PROVIDED MATERIAL Start Marker

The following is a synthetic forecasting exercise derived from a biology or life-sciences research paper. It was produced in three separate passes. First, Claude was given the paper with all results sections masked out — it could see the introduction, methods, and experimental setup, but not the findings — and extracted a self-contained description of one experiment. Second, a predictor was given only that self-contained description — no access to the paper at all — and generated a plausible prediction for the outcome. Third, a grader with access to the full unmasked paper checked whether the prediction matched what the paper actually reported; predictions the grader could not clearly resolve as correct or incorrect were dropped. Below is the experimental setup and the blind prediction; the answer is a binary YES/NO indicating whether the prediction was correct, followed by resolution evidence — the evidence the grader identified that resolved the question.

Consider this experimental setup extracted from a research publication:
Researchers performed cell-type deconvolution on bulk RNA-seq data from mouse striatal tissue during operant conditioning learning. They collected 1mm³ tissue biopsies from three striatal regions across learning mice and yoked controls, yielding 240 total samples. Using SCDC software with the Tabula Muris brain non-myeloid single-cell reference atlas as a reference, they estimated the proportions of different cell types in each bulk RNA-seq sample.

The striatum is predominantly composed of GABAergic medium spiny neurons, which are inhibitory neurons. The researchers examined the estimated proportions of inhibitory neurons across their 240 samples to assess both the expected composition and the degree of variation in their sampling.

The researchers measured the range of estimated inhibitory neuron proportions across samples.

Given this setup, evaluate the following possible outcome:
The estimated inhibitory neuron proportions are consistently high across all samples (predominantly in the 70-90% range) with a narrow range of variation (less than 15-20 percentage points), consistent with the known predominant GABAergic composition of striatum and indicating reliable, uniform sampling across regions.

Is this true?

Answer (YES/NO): NO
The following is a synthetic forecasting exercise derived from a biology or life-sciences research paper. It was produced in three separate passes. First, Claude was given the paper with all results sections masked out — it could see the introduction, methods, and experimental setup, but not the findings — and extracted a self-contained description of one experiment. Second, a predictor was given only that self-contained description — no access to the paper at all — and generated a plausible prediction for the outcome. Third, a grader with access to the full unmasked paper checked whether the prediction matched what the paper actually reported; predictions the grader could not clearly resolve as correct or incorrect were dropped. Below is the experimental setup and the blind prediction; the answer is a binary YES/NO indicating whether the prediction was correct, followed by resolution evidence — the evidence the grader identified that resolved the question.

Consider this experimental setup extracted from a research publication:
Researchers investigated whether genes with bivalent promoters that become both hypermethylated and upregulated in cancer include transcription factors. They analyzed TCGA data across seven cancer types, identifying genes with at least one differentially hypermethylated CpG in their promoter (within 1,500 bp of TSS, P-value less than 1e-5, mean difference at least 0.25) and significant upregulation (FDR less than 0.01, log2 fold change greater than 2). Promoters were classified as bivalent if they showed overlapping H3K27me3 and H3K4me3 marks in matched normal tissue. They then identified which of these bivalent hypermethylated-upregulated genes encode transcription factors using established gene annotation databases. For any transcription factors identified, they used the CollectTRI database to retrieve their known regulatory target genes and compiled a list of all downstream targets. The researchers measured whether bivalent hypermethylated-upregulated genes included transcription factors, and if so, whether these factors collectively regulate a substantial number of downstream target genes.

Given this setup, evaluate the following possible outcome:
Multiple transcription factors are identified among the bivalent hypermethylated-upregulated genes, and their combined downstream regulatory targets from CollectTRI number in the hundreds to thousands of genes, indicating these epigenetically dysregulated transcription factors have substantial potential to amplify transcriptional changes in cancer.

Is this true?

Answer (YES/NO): YES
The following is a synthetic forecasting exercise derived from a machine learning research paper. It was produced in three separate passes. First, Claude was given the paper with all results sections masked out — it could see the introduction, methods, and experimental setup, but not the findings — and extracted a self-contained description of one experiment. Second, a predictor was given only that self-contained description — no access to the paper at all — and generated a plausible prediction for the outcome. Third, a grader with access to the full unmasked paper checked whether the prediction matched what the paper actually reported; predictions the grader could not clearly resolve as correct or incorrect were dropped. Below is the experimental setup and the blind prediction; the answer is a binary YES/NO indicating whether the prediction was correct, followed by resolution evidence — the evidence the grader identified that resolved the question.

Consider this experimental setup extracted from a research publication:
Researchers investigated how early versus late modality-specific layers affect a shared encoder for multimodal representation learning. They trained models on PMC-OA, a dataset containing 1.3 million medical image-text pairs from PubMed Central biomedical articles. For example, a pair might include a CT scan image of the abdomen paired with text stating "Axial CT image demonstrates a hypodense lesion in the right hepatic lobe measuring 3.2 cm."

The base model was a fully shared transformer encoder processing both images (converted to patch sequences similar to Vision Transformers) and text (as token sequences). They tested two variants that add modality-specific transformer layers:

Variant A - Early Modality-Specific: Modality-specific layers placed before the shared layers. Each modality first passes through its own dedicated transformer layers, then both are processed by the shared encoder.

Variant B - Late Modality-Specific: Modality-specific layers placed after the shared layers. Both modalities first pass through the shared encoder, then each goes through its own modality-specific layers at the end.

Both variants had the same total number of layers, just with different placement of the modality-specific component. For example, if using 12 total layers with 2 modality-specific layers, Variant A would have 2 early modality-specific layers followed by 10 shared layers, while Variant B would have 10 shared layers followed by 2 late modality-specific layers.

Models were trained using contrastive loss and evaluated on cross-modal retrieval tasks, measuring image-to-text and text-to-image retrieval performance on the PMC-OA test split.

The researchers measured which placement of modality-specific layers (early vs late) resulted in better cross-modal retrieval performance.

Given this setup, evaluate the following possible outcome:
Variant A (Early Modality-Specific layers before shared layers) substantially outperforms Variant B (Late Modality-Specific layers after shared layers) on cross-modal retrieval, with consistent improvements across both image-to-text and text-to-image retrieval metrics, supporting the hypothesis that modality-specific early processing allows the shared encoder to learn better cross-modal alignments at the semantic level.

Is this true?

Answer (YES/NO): NO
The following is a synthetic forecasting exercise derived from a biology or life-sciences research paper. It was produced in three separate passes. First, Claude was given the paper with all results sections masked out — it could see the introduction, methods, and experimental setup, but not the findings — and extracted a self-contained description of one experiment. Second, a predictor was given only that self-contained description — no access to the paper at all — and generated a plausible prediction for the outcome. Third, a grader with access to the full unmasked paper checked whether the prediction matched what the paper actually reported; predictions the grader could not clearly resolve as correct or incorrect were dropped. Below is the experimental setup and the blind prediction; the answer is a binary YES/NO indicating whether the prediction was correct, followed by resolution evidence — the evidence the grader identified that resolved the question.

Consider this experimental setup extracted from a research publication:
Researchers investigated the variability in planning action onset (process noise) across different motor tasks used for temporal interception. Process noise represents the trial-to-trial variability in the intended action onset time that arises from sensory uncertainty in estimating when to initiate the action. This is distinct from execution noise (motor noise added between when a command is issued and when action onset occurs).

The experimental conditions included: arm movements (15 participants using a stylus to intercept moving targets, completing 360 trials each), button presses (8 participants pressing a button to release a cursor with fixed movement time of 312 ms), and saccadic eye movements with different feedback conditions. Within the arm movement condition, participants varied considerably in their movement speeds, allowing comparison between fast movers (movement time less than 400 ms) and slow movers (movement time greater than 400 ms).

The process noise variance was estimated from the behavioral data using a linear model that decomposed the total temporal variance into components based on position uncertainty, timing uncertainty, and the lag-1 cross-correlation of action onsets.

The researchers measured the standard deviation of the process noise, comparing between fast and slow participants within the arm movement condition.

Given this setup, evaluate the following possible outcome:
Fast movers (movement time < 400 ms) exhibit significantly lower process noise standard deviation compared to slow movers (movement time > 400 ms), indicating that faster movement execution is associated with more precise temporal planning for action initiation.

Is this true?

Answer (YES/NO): NO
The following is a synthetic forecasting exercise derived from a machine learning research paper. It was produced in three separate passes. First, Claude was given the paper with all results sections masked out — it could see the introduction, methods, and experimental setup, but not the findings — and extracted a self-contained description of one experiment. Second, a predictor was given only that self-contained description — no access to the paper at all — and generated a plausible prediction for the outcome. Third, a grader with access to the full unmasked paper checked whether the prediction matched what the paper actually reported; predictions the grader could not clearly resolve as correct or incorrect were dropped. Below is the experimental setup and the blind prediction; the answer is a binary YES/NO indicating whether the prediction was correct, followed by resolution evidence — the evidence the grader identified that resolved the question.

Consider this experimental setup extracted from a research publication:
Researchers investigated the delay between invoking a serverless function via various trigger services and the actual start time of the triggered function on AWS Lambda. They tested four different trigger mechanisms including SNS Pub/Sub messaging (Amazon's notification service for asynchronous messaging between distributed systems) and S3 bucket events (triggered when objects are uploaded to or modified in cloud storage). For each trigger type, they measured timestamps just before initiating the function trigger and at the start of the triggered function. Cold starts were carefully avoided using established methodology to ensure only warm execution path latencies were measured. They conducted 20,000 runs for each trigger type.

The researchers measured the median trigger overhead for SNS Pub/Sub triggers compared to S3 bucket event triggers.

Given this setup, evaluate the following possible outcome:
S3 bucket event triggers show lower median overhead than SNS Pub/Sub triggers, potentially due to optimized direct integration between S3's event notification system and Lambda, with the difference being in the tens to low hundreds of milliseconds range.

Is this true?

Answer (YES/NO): NO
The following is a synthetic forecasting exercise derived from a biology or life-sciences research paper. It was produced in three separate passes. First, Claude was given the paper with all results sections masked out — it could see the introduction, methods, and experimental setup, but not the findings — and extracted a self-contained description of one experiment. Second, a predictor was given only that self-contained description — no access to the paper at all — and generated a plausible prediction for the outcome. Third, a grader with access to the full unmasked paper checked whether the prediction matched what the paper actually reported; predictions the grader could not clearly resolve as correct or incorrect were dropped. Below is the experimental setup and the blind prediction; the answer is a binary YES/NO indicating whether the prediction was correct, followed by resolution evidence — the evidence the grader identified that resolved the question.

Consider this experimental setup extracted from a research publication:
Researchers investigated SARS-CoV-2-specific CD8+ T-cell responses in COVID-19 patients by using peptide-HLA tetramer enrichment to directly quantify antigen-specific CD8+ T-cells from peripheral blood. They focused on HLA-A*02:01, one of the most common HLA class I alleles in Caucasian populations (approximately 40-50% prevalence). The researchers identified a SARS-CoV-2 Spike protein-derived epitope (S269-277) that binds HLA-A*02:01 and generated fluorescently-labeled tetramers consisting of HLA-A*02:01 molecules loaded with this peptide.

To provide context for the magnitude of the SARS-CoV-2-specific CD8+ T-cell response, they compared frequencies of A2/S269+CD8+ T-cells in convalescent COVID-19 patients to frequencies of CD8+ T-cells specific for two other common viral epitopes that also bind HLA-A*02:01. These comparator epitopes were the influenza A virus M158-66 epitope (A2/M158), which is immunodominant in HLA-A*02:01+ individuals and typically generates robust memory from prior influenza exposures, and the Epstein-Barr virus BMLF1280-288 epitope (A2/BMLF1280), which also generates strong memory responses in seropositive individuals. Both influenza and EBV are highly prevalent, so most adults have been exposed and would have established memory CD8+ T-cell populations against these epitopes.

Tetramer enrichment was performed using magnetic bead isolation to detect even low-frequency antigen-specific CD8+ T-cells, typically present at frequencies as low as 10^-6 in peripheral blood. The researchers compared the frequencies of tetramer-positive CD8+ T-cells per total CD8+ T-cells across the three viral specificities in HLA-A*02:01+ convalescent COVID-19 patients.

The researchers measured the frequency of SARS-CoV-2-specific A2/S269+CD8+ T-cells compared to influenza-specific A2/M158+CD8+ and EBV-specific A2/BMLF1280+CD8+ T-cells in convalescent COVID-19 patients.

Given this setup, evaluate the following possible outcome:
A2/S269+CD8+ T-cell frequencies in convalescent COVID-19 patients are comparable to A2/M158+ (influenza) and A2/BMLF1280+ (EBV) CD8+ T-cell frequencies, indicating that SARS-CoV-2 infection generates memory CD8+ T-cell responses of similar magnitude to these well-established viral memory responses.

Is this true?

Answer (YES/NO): NO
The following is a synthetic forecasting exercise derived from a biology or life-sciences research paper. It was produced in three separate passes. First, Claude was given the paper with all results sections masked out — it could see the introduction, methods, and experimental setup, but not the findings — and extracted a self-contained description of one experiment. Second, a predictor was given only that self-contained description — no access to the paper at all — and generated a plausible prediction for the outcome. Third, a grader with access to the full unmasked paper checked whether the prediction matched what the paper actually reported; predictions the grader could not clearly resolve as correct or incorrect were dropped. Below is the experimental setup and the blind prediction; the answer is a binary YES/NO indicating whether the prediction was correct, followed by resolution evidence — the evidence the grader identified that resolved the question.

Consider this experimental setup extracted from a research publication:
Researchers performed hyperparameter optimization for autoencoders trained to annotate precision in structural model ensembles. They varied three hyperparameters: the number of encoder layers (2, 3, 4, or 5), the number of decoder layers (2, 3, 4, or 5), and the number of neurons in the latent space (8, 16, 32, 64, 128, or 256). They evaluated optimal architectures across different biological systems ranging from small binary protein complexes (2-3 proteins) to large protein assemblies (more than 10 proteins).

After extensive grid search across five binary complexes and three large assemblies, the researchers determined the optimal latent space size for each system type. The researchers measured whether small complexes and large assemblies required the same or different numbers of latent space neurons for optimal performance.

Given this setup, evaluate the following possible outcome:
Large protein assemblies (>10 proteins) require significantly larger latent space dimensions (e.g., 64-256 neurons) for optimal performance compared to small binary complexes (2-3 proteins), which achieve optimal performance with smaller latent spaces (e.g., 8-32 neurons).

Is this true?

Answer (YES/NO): YES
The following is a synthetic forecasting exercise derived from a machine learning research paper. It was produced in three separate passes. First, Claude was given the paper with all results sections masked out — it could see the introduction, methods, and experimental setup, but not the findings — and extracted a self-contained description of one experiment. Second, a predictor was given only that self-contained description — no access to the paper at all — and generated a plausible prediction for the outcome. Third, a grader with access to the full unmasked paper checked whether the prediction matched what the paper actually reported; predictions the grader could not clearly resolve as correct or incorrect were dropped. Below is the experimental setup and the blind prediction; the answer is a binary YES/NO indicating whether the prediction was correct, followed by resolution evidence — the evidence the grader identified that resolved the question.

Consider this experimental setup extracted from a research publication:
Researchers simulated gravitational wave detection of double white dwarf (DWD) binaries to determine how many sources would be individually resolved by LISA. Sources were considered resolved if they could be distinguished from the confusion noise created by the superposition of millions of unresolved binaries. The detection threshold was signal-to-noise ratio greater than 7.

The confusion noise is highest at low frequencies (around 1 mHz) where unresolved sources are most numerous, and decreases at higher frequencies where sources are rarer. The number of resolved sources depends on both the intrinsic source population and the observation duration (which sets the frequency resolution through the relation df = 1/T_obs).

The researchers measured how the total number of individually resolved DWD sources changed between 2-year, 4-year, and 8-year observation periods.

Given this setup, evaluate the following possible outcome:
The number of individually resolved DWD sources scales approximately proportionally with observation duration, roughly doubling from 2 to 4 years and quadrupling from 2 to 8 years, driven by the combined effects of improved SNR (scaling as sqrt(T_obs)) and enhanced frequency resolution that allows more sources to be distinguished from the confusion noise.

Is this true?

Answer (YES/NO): NO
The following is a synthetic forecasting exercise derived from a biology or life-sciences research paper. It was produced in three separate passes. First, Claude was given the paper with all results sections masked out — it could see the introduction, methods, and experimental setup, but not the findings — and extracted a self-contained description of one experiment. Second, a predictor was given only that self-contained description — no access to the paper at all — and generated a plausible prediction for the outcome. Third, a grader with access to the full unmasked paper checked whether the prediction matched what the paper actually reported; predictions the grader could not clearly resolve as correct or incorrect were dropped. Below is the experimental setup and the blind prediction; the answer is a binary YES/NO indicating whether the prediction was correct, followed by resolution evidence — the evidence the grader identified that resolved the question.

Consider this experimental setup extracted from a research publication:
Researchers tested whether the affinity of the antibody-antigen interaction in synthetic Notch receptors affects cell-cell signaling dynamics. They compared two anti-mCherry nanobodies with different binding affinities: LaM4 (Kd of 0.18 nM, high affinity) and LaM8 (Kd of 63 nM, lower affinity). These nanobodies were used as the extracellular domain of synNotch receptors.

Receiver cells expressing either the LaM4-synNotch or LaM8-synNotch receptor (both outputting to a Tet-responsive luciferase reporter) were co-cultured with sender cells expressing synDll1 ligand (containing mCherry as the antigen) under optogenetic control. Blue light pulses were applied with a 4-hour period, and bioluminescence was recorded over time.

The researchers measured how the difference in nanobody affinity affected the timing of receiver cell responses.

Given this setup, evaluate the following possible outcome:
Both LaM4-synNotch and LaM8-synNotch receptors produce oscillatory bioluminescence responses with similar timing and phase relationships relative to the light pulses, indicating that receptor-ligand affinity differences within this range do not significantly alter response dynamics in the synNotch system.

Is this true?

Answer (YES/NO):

PROVIDED MATERIAL End Marker

BRIEF → Copy out the range of lines above starting at the line with "Receiver cells expressing" and ending at the line with "The researchers measured how the difference", exactly and including both.

RESULT OF THE EXERCISE →
Receiver cells expressing either the LaM4-synNotch or LaM8-synNotch receptor (both outputting to a Tet-responsive luciferase reporter) were co-cultured with sender cells expressing synDll1 ligand (containing mCherry as the antigen) under optogenetic control. Blue light pulses were applied with a 4-hour period, and bioluminescence was recorded over time.

The researchers measured how the difference in nanobody affinity affected the timing of receiver cell responses.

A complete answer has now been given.